第十一話:蜘蛛糸を昇りきったもの
吐息が白くなるのも日常となった朝、トーマの健やかな気分で起床した。
それもそうだ、生涯叶うはずのない、ただ抱えて行くだけの夢が叶ったのだから。
「おはようッス! 朝飯はまだなんでもうちょっと待っててください」
ヨシトの様子を見に行くとガチャガチャと調理器具の準備をしており、トーマは不思議そうに首をかしげた。
「今日は朝食作らなくていいんじゃないか?」
「え? 今日はって……何かあるンスか?」
そこでようやくトーマが定期的に開催される種付けおじさん専用のイベントについて伝えていなかった事を思い出した。
「ああ、むしろ今日は腹を空かせておいたほうがいいぞ」
「そうそう、今日は種付けおじさんのパーティーだからな!」
ゴトーが大きなバッグを持ってやって来た。
それに続いてイクトはトランクケースを、トーゴは……いつものように手ぶらであった。
「種付けおじさんのパーティーって何なンスか……?」
「まぁまぁ、それは行って見てのお楽しみということにしよう。さぁ出発しよう、今日はちょっと歩くぞ」
そう行って大公園から出て行く四人の背を見て、ヨシトも慌てて後を追った。
朝早くということで道には人がほとんどいないおかげでいつもは使えない道を堂々と歩ける。
時折裏道を通りながら、ヨシトは種付けおじさんのパーティーがどういったものかを想像してみる。
種付けおじさんのパーティーということは、女性を獲物に見立てたイベントである可能性がある。
それと腹を空かせておいた方がいいというのであれば、やはり食べ物と飲み物は用意されているのだろう。
他に判断できる要素といえば、ゴトーとイクトが持っている大きな荷物だ。
「すみません。
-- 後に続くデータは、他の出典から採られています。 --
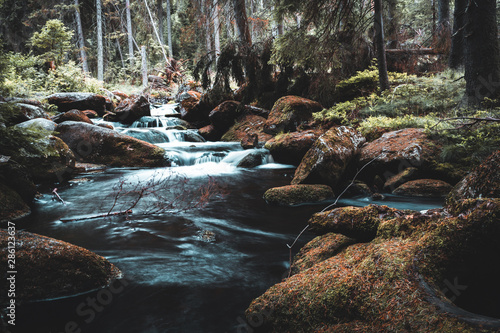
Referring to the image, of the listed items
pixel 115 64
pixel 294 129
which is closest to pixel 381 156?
pixel 294 129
二人の持ってる荷物って何なんッスか?」
「おっ? 俺もイクトも仕事道具だお。色々と人気があっからなぁ」
もしかしたら麻薬やそういった犯罪行為の片棒を担ぐ物かもしれないと心配していたが、そういう事はなさそうでヨシトは安堵する。
そうなると、種付けおじさんのパーティーというのはただの大宴会なのだと予想する。
自分達が住んでいる大公園よりも大きな敷地に沢山の種付けおじさん達が集まり、酒や料理、スマホのアプリを使ってカラオケや娯楽を楽しむもの。
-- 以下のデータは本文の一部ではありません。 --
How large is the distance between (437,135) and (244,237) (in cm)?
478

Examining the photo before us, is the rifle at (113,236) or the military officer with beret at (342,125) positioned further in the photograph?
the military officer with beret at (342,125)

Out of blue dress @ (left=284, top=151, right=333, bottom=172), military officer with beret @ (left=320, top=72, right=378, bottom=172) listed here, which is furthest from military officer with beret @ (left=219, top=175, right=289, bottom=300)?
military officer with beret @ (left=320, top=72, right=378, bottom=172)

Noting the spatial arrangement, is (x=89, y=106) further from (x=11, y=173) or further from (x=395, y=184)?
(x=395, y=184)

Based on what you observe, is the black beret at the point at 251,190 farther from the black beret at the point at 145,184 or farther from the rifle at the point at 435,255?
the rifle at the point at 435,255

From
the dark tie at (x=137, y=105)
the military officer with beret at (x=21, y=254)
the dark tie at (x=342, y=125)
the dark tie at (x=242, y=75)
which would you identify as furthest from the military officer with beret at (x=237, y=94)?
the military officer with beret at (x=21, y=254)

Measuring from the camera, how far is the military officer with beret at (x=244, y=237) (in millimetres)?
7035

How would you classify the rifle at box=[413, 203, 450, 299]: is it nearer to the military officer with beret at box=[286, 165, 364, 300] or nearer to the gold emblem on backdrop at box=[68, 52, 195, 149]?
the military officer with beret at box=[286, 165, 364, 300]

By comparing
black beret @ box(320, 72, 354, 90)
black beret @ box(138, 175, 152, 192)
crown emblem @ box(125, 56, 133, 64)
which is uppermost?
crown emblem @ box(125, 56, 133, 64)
もしも自分が一般人であれば怖くて近寄ることはできないだろうが、種付けおじさんになった今ならば何の気兼ねもなく楽しめるだろうと思っていた。
「よーし、到着したぞ」
だがヨシトの予想は大きく裏切られる。
サラリーマン街の中に聳え立つ高級ホテル、そこにトーマ達が入っていこうとしたので慌てて止めようとする。
「ちょっ、あの! そこ入ったら駄目ッスよ!」
なにせヨシトがまだ種付けおじさんになる前でも入ることができないような場所だ。
種付けおじさんが入ろうとすれば即座に警察に連絡がいくことだろう。
「ちゃんと種付けおじさんってのを弁えてんな、いいぞ新人。だけど今日だけは俺達はここに入ってもいいんだよ、なぁ?」
トーゴはヨシトの肩に腕をのせて、ホテルの入口に立っている従業員に語りかけるが、彼らは警察に通報するどころかこちらの事を見ないようにしている。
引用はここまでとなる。